Material supplied section start

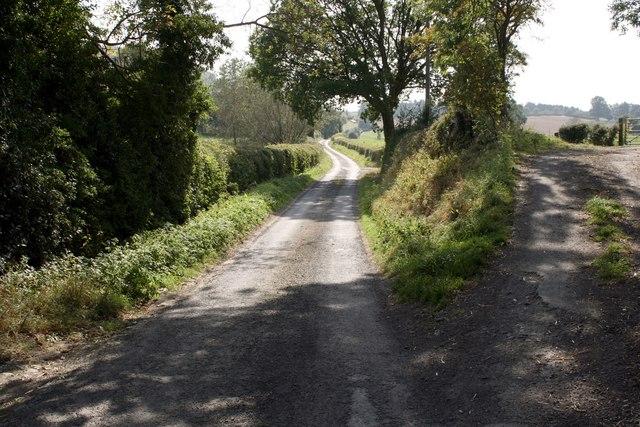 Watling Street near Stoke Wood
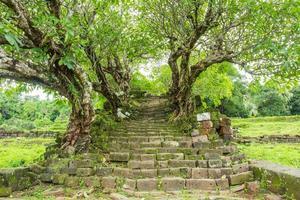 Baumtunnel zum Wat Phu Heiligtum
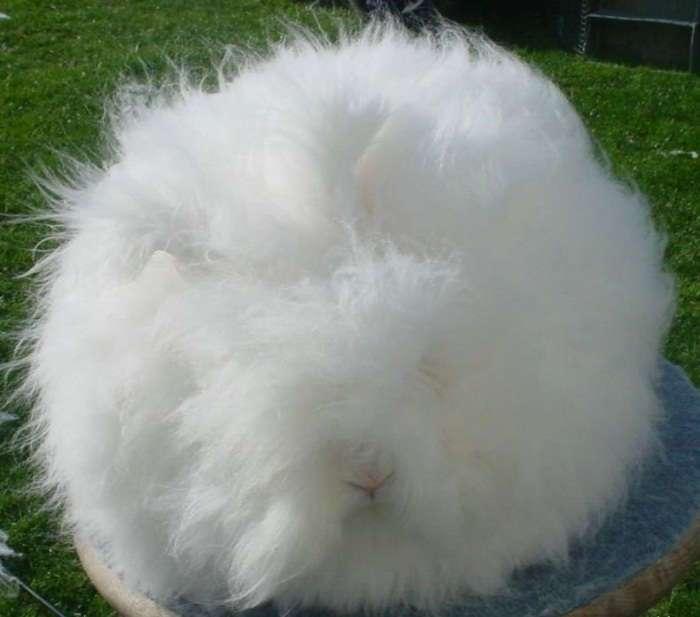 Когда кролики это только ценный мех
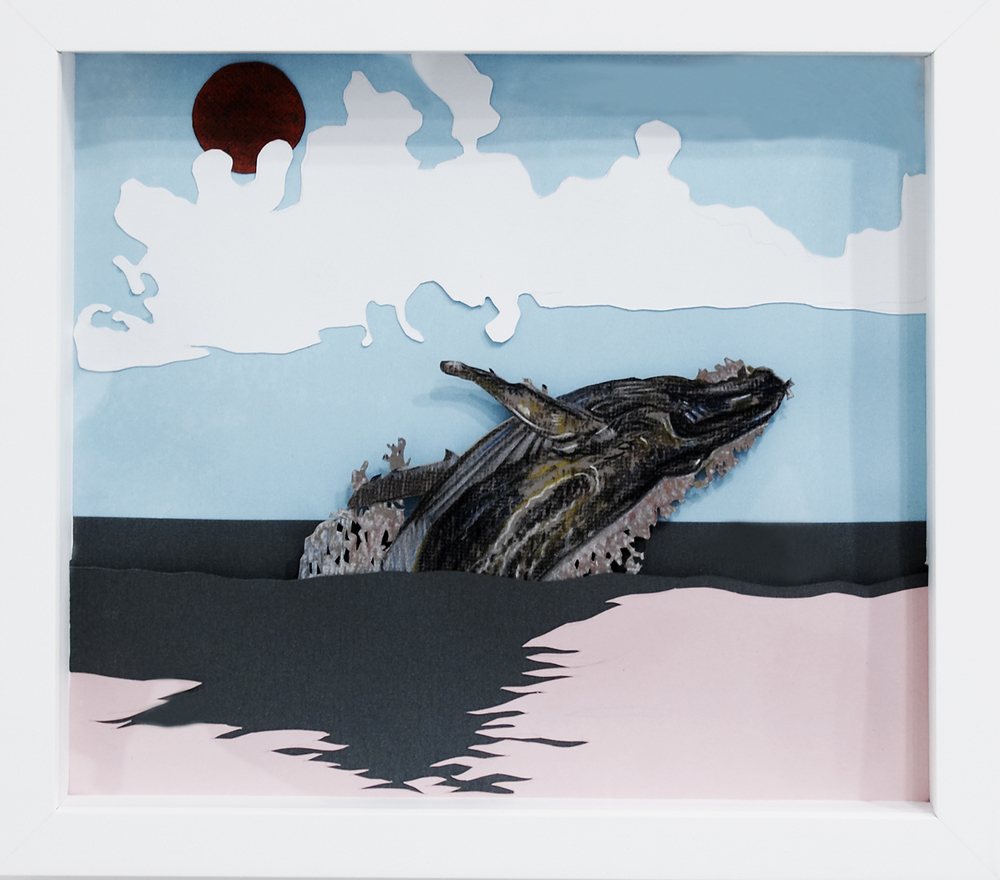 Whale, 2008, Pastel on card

Material supplied section end
Material supplied section start

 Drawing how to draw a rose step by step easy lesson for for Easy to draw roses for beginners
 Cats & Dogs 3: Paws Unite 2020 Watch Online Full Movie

Material supplied section end

● Aim of the exercise
The answer is those lines of the material above that run from the one containing "Когда кролики это только ценный мех" up to and including the one containing "Whale, 2008, Pastel on card", restated exactly and without images.

● Response box
 Когда кролики это только ценный мех
 Whale, 2008, Pastel on card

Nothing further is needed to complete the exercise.